For testing the deployed service one could build a REST client or use the sample
Postman collection (import into postman and adjust request url and username / password).
It is also possible to test the endpoint in Jupyter Lab:
- In Scenario Manager add a new notebook e.g. "inference-client.ipynb"
- Add the code from here.
- Fill in user, password and Deployment URL (see previous section)
- Run all cells
Every execution selects randomly test data.
- Change the the path to /v1/predict_classes
- Run all cells
For path /v1/predict the the probabilities for each class is displayed, whereas /v1/predict_classes shows the iris category 0, 1, or 2 per test input.
- Close the Jupyter Lab browser tab.
- In Scenario finally click "Create Version".
Now you have completed implementing the scenario. In the Scenario Manager - Overview you can see all scenarios. Select the "Iris" scenario to display the versions.

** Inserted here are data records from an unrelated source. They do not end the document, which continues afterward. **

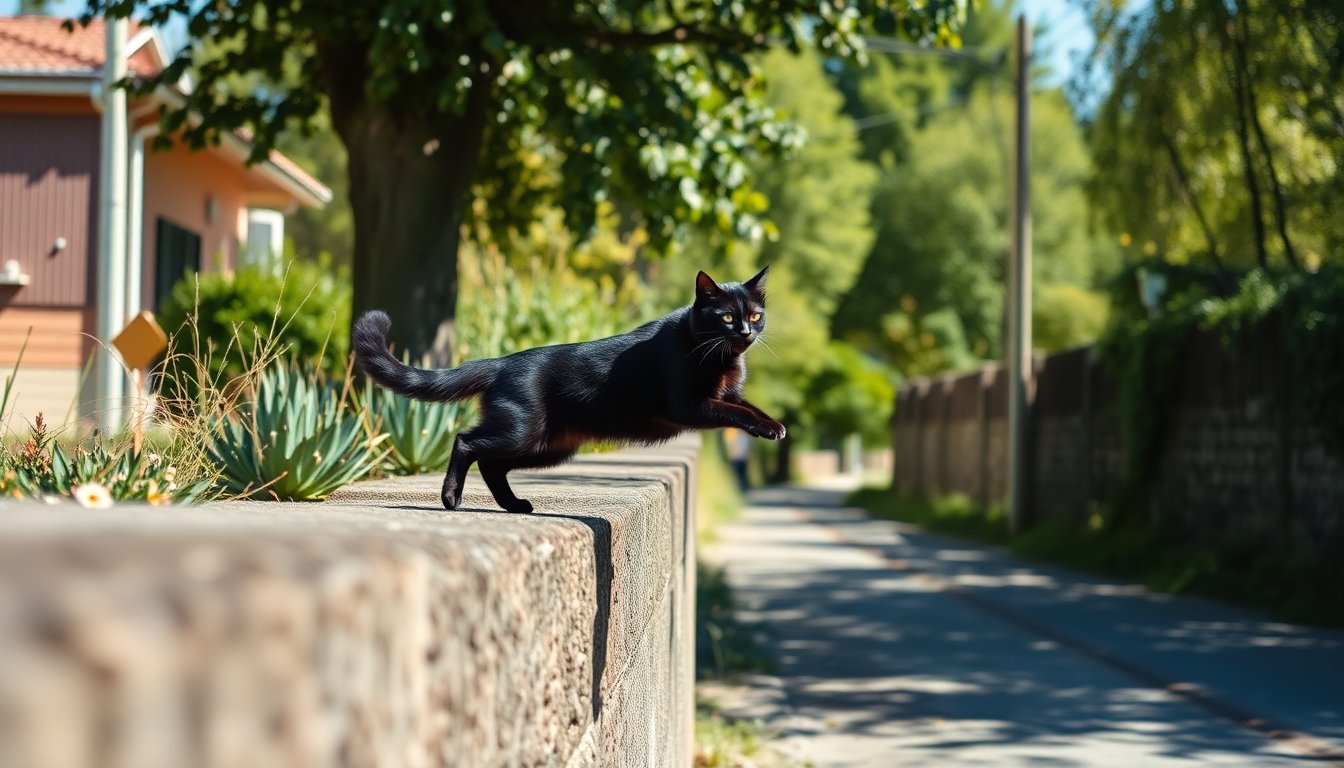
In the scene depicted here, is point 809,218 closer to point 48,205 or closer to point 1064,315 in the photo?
point 1064,315

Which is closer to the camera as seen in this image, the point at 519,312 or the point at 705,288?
the point at 705,288

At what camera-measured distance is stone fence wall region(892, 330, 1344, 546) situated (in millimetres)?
14359

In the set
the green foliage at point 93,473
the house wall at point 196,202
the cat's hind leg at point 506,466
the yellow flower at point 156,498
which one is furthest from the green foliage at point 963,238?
the yellow flower at point 156,498

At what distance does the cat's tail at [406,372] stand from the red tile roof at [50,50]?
15.1 metres

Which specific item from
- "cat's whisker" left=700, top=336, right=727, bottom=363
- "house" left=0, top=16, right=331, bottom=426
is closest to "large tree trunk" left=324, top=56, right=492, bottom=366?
"cat's whisker" left=700, top=336, right=727, bottom=363

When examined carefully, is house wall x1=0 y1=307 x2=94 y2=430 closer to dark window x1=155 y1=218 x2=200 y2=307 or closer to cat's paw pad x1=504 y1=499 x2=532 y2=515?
dark window x1=155 y1=218 x2=200 y2=307

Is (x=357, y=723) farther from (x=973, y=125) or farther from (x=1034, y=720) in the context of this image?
(x=973, y=125)

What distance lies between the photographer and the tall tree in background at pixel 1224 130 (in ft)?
51.2

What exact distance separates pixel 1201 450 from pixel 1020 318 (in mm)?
7253

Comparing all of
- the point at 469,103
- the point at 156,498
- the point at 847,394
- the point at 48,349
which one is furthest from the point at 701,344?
the point at 847,394

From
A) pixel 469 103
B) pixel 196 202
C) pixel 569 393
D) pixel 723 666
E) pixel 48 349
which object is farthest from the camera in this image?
pixel 196 202

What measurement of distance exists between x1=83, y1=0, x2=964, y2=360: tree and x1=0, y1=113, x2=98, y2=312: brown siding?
25.7ft

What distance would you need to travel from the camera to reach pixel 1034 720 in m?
8.53

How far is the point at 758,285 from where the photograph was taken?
4.75m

Click on a version to access e.g. a pipeline state at any given step of the implementation of this scenario.
7. Conclusion
This blog post covered the aspects and details of setting up and running a Tensorflow based Machine Learning service. With SAP Data Intelligence such a service can easily be used both by users inside an enterprise and by its customers.
Machine Learning models can degrade over time. Therefor, it is vital to support the lifecycle management by retrieving and adapting the versioned pipelines of a given ML service easily. In order to update the service, the data-scientist does not depend on the support of IT, she can rather (re-)deploy the service in a one-click manner.